Raw records

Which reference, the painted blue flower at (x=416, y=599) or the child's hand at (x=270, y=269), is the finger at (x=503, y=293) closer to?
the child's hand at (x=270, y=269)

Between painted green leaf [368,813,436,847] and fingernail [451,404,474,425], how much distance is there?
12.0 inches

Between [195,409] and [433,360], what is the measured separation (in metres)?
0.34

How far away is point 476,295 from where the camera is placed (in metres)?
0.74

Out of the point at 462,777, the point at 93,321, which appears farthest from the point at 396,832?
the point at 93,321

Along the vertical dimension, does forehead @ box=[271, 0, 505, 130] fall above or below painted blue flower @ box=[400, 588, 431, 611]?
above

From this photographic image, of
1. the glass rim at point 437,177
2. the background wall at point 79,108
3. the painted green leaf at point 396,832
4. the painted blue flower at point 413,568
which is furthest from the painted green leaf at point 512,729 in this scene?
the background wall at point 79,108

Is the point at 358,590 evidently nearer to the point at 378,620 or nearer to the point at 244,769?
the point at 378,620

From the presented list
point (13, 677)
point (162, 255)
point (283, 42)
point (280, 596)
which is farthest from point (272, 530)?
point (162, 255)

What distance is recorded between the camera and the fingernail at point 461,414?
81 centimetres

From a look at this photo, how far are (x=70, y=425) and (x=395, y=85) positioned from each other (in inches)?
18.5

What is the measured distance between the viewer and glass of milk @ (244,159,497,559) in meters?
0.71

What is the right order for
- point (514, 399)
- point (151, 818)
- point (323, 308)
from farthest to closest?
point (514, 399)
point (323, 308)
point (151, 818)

_WORK TO DO_
Output each entry precisely as given.

_ANSWER FOR THE TASK_
Which reference, the painted blue flower at (x=416, y=599) or the child's hand at (x=270, y=269), is the finger at (x=503, y=293) closer to?
the child's hand at (x=270, y=269)

Between painted green leaf [368,813,436,847] and fingernail [451,404,474,425], how much distance is there?
12.0 inches

Between [195,409] and [433,360], what is the measured separation (in metres)?
0.34

How far away is point 476,295 from where the camera is placed (in metres)?
0.74

Out of the point at 462,777, the point at 93,321, which appears farthest from the point at 396,832?
the point at 93,321

Along the vertical dimension, does forehead @ box=[271, 0, 505, 130] fall above or below painted blue flower @ box=[400, 588, 431, 611]?
above

From this photographic image, of
1. the glass rim at point 437,177
2. the background wall at point 79,108
3. the painted green leaf at point 396,832
4. the painted blue flower at point 413,568
which is furthest from the painted green leaf at point 512,729 in this scene?
the background wall at point 79,108

Is the point at 358,590 evidently nearer to the point at 378,620 or nearer to the point at 244,769?
the point at 378,620

From the presented list
point (13, 677)
point (162, 255)
point (283, 42)
point (280, 596)
which is farthest from point (272, 530)?
point (162, 255)

What distance is recorded between the camera and the fingernail at point 461,414?
81 centimetres

From a look at this photo, how far are (x=70, y=425) and (x=395, y=85) positioned from each other (in inches)?
18.5

What is the measured distance between the viewer and glass of milk @ (244,159,497,559) in meters?
0.71

What is the right order for
- point (514, 399)
- point (151, 818)
- point (323, 308)
from farthest to closest?
point (514, 399)
point (323, 308)
point (151, 818)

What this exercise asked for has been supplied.